Forget Nigella or Delia or Jamie Oliver, this new cookery book by Adams and Co will be the essential kitchen bible to guide you through the entire festive season. For instance, I'm dying to learn what former volunteer Gerry Kelly does with a week's worth of left-over turkey. What exactly was the traditional IRA way back in the day? Curry? Rissoles? Some kind of cold terrine? I've simply got to know.

We're renowned for our dark humour here, it helped to get us through some horrendous times in the past, and of course there are endless jokes, puns and memes to be made and enjoyed on this topic.

But once we've giggled ourselves sick, can we stop and think how utterly, head-meltingly bizarre it is that one of the prime apologists for terrorism in the 20th century is writing a book about tasty things to eat?

What next? 'Farc It Up: A Culinary Tour Of Colombia'?

Or 'All You Can ETA: Authentic Finger-Food From The Basque Country'?

Sorry, I really will stop now.

The reality is that Gerry Adams has pulled off one of the most consummate jobs in PR management of all time. The scale of it beggars belief. He has not only erased the IRA's role in the Troubles from large sections of the public consciousness, he has also convinced many people that he is, in fact, a cuddly, eccentric and genial old grandad who likes nothing better than playing with his toy ducks in the bath and bouncing in the nude with his dog on the garden trampoline.

He's just a harmless, caring, progressive, good-hearted man, who also happens to be a fan of the poet and civil rights champion Maya Angelou. What a darling.

This weird cook book is merely the latest episode in a long vanity process of revisionism, selective editing and blatant self-mythologising by Mr Adams, which often seems to be deployed strategically as a convenient distraction from awkward political issues.

Speaking of which, if Jeremy Corbyn had any sense, he'd be on the phone to his old chum right now, getting advice on how to defuse the anti-Semitism row within the Labour Party. Corbyn is known to enjoy making his own fruit preserves. Perhaps he could author a tribute volume of recipes, 'Jez's Jams', in honour of his good, good friends in the Jewish community?

I think the most astute observation I've ever read about the former SF president was by the Irish novelist John Banville. Writing after the IRA ceasefire in 1994, Banville said: "Gerry Adams is obviously a clever and able man, but as a writer I think it behoves those people dealing with him to read his short stories, where one sees the streak of sentimentality that marks the totalitarian mind."

Likewise, there looks to be more than a hint of saccharine sentimentality in this new recipe book. It's yet another attempt to portray cultish republicans as ordinary, normal, decent people with hearty appetites and a generous approach to life, unlike the cold, parsimonious Brits who, according to Adams "never fed us" and "never had any food". It's a cynical manipulation by a practised manipulator, and his sleight of hand is so professional that many people never even see him performing the trick.

As an inveterate reader of books about food, I resent this mawkish incursion on to such pleasurable territory.
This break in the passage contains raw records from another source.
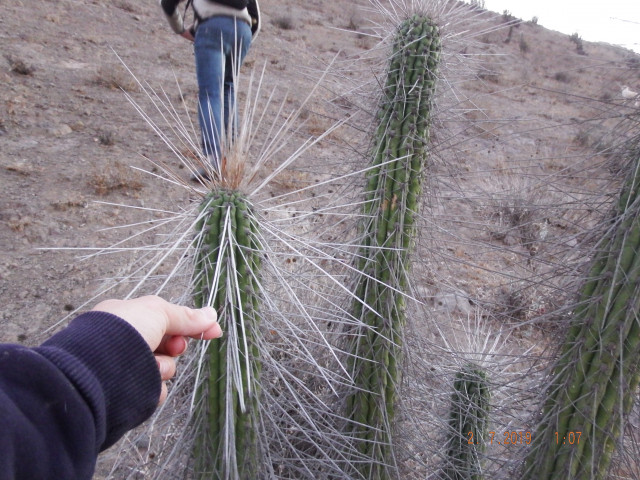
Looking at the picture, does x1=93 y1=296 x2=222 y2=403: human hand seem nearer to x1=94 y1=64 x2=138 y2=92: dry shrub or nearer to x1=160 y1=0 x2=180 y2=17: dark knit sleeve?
x1=160 y1=0 x2=180 y2=17: dark knit sleeve

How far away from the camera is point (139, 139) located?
5.31 metres

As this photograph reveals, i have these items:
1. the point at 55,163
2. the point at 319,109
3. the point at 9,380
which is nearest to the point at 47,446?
the point at 9,380

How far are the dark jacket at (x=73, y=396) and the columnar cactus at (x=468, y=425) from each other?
1.45m

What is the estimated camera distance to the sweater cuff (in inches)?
39.2

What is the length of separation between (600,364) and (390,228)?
0.78m

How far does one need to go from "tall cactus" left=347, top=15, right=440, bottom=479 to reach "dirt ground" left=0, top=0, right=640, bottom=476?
0.61 feet

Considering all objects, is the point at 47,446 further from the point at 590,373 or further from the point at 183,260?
the point at 590,373

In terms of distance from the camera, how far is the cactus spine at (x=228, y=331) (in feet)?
4.16

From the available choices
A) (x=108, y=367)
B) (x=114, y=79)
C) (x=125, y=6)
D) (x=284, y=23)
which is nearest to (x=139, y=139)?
(x=114, y=79)

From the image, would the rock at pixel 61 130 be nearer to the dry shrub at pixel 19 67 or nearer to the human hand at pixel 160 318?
the dry shrub at pixel 19 67

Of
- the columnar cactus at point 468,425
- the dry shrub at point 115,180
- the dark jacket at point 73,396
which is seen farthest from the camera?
the dry shrub at point 115,180
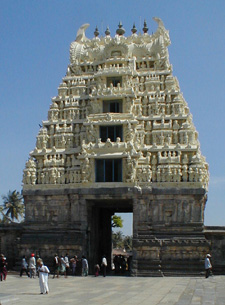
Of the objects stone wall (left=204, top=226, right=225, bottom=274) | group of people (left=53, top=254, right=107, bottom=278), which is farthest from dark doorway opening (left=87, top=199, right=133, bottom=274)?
stone wall (left=204, top=226, right=225, bottom=274)

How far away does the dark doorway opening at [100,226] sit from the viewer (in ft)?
139

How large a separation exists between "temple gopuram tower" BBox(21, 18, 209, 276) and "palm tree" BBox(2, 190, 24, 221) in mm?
42072

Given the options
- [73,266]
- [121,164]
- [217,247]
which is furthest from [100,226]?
[217,247]

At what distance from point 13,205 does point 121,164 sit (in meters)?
48.8

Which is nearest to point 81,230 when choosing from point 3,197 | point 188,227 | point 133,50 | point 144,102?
point 188,227

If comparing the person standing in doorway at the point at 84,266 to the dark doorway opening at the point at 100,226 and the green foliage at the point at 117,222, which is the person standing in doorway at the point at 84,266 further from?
the green foliage at the point at 117,222

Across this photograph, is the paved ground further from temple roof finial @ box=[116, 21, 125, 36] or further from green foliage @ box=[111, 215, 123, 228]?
green foliage @ box=[111, 215, 123, 228]

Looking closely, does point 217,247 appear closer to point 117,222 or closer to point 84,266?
point 84,266

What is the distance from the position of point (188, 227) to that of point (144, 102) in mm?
11473

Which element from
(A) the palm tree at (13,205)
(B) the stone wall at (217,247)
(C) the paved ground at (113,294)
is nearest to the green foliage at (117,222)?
(A) the palm tree at (13,205)

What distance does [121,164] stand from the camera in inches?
1631

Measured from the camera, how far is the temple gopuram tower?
39.7m

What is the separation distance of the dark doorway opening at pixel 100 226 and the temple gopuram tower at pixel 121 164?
17 cm

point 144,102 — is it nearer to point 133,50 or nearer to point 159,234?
point 133,50
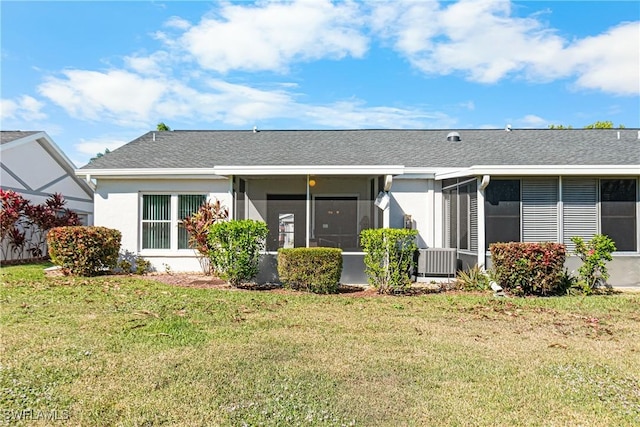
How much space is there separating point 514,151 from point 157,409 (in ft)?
40.0

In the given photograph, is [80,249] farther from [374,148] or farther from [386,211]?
[374,148]

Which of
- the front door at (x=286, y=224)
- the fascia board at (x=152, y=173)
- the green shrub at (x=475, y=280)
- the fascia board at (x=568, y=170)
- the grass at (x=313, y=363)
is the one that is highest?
the fascia board at (x=152, y=173)

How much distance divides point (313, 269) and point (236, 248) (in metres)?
1.73

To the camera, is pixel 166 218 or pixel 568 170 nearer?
pixel 568 170

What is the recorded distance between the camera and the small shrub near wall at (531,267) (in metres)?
9.03

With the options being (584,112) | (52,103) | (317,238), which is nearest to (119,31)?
(52,103)

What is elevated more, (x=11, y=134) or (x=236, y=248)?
(x=11, y=134)

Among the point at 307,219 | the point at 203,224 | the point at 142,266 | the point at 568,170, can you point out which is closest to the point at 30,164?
the point at 142,266

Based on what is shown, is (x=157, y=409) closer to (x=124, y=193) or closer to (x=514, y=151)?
(x=124, y=193)

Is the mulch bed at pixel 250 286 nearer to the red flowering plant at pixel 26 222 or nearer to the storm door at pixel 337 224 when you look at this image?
the storm door at pixel 337 224

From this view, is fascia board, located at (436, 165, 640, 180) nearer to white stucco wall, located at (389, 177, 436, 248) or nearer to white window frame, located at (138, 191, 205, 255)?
white stucco wall, located at (389, 177, 436, 248)

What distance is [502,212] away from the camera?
1018 centimetres

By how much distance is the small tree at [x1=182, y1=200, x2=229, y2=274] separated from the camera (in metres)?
11.4

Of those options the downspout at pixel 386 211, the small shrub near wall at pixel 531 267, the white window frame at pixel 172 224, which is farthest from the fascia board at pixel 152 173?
the small shrub near wall at pixel 531 267
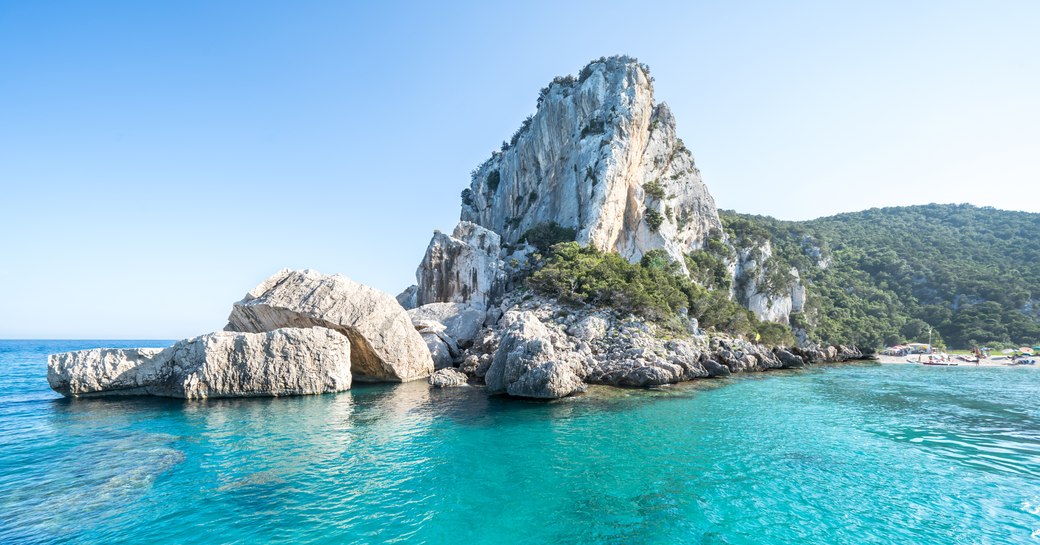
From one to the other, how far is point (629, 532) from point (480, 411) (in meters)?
10.9

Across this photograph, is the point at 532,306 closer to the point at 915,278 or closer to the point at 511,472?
the point at 511,472

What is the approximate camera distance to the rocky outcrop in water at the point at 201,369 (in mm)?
20750

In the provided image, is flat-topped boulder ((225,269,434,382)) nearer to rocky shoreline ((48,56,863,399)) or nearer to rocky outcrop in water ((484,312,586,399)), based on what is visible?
rocky shoreline ((48,56,863,399))

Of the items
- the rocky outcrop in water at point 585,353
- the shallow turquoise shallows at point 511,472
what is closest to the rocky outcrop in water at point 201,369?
the shallow turquoise shallows at point 511,472

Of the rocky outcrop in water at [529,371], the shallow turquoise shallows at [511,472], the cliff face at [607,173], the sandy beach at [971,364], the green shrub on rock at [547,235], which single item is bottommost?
the sandy beach at [971,364]

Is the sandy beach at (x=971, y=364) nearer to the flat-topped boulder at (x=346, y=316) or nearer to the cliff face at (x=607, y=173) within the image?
the cliff face at (x=607, y=173)

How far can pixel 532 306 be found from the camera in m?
34.4

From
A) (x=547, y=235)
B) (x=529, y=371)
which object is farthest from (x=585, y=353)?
(x=547, y=235)

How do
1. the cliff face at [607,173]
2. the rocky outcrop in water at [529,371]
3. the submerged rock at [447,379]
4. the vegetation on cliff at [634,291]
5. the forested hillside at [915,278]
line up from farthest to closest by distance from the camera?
the forested hillside at [915,278], the cliff face at [607,173], the vegetation on cliff at [634,291], the submerged rock at [447,379], the rocky outcrop in water at [529,371]

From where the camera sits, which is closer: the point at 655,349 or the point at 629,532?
Result: the point at 629,532

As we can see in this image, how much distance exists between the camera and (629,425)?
52.5 feet

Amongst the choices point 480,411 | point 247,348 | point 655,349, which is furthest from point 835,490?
point 247,348

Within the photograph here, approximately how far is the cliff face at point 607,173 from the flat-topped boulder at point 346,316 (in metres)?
27.2

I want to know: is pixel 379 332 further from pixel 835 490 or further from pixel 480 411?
pixel 835 490
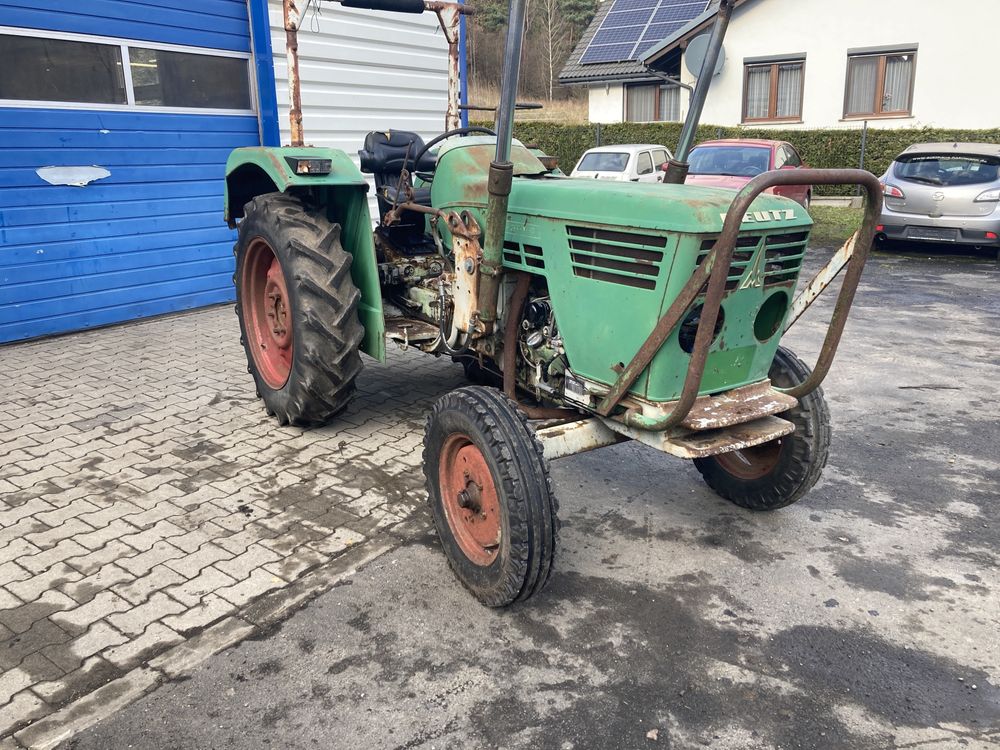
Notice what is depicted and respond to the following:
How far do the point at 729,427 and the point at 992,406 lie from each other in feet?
10.1

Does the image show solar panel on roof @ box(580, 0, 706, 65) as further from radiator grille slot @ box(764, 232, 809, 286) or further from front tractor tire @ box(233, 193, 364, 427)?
radiator grille slot @ box(764, 232, 809, 286)

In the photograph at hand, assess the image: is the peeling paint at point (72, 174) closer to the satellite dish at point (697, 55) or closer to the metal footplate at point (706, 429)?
the satellite dish at point (697, 55)

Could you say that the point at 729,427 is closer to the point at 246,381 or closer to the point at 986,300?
the point at 246,381

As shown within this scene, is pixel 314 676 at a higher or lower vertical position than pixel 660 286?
lower

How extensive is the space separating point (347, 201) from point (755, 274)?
251 cm

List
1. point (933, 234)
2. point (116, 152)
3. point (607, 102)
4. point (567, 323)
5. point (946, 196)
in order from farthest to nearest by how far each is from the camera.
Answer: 1. point (607, 102)
2. point (933, 234)
3. point (946, 196)
4. point (116, 152)
5. point (567, 323)

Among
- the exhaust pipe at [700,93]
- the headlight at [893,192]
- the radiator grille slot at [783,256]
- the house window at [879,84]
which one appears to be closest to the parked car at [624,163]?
the headlight at [893,192]

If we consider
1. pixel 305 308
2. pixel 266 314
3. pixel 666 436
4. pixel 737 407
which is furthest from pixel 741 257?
pixel 266 314

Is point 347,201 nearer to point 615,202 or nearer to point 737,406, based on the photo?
point 615,202

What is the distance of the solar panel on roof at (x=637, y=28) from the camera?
854 inches

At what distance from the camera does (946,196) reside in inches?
426

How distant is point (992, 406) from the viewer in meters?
5.25

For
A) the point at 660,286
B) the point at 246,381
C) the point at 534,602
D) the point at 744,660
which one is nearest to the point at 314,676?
the point at 534,602

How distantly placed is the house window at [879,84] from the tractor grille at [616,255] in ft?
61.3
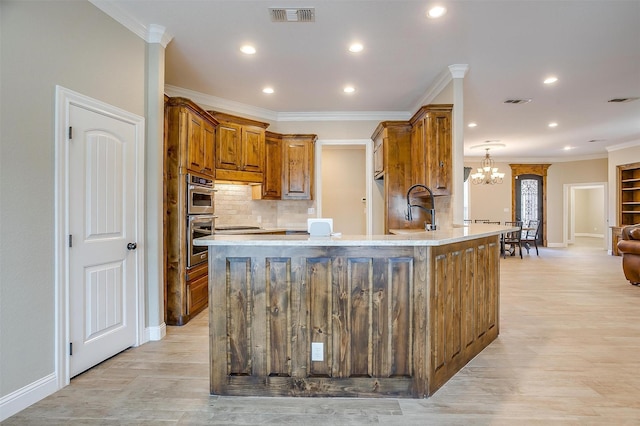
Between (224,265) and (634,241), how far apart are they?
6.29m

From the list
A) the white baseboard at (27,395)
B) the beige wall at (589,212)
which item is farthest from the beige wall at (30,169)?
the beige wall at (589,212)

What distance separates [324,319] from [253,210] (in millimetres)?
3969

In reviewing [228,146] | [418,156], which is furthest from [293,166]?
[418,156]

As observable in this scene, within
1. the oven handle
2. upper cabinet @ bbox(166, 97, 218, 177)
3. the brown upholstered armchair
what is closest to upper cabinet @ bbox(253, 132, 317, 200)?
the oven handle

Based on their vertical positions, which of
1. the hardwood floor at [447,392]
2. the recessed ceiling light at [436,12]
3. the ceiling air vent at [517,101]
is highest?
the ceiling air vent at [517,101]

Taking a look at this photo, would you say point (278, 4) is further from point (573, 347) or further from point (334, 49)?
point (573, 347)

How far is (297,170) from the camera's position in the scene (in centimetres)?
588

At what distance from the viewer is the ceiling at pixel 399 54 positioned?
2.96 metres

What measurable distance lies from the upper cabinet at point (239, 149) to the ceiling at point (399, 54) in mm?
438

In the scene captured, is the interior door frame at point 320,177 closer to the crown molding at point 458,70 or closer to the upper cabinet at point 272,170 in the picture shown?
the upper cabinet at point 272,170

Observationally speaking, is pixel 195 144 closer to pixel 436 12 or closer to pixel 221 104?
pixel 221 104

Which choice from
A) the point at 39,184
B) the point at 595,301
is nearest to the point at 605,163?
the point at 595,301

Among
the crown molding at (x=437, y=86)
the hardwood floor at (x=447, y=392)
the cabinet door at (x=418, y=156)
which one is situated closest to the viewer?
the hardwood floor at (x=447, y=392)

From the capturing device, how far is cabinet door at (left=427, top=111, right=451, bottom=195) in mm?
4082
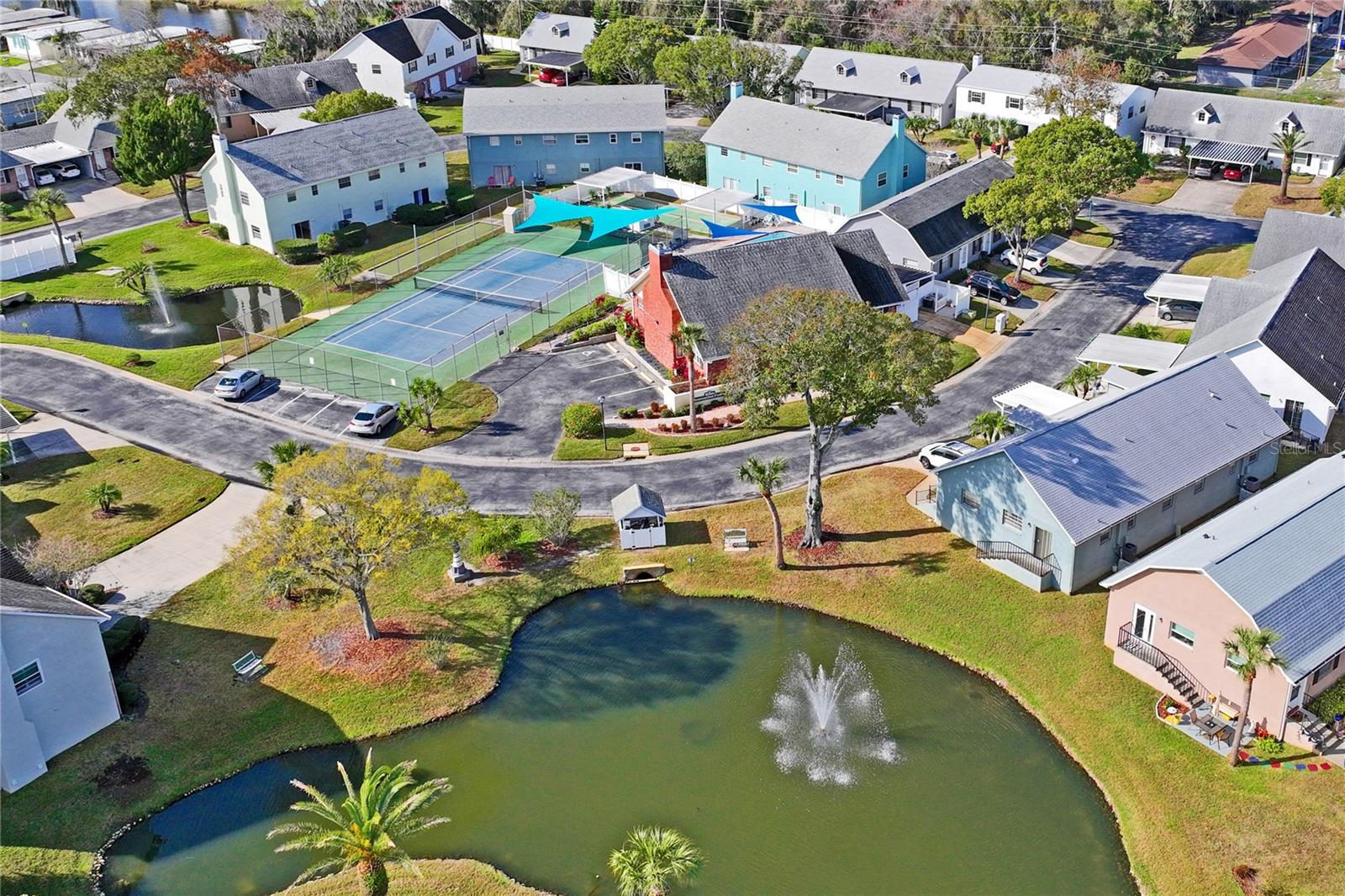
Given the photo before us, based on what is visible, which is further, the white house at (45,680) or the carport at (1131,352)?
the carport at (1131,352)

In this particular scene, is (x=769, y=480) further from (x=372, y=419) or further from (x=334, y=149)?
(x=334, y=149)

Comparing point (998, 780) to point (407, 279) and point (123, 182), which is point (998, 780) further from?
point (123, 182)

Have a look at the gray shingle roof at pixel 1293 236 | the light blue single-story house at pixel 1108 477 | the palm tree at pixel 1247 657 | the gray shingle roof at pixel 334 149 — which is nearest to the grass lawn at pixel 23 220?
the gray shingle roof at pixel 334 149

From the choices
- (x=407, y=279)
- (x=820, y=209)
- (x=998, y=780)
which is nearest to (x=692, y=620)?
(x=998, y=780)

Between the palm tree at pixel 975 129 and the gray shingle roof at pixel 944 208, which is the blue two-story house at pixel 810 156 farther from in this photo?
the palm tree at pixel 975 129

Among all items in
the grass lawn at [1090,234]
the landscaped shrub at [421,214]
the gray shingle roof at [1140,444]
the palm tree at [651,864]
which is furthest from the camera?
the landscaped shrub at [421,214]

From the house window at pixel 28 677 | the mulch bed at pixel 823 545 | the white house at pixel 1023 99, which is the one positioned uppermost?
the white house at pixel 1023 99

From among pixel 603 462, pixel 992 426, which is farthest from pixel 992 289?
pixel 603 462
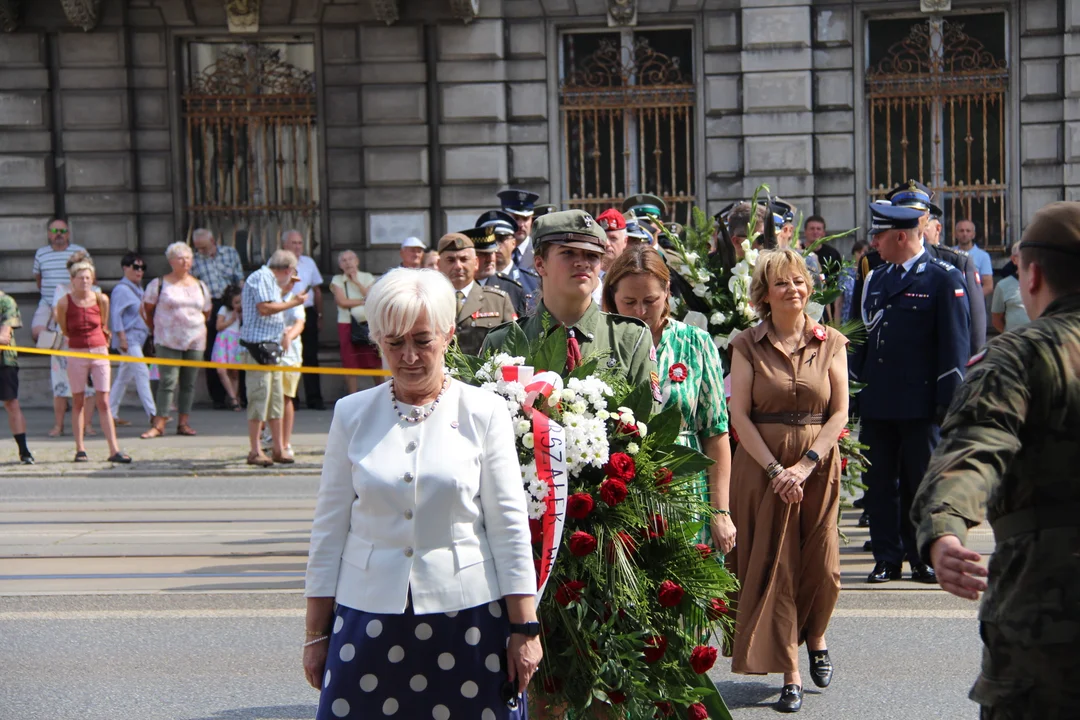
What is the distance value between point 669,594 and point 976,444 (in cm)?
167

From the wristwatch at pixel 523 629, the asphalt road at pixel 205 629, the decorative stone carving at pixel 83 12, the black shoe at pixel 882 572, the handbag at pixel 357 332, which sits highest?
the decorative stone carving at pixel 83 12

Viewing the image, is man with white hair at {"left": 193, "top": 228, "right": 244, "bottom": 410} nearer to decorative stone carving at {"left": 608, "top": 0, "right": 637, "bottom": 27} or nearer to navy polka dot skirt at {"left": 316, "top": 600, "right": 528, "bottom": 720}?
decorative stone carving at {"left": 608, "top": 0, "right": 637, "bottom": 27}

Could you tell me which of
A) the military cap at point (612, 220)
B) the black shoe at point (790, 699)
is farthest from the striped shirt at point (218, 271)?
the black shoe at point (790, 699)

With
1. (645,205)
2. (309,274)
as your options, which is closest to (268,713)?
(645,205)

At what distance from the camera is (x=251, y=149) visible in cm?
1850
It's not just about what to eat for dinner - the best writers know that food, and how we feed people, is a fundamental affirmation of human existence.

In their brilliant book, 'Life Is Meals', the writers James and Kay Salter say: "The meal is the essential act of life. It is the habitual ceremony, the long record of marriage, the school for behaviour, the prelude to love…the meal is the emblem of civilisation. What would one know of life as it should be lived, or nights as they should be spent, apart from meals?"

By contrast, Gerry Adams' cook book sounds too sweet to be wholesome, as well as almost too bonkers to be true. Either way, I don't buy it.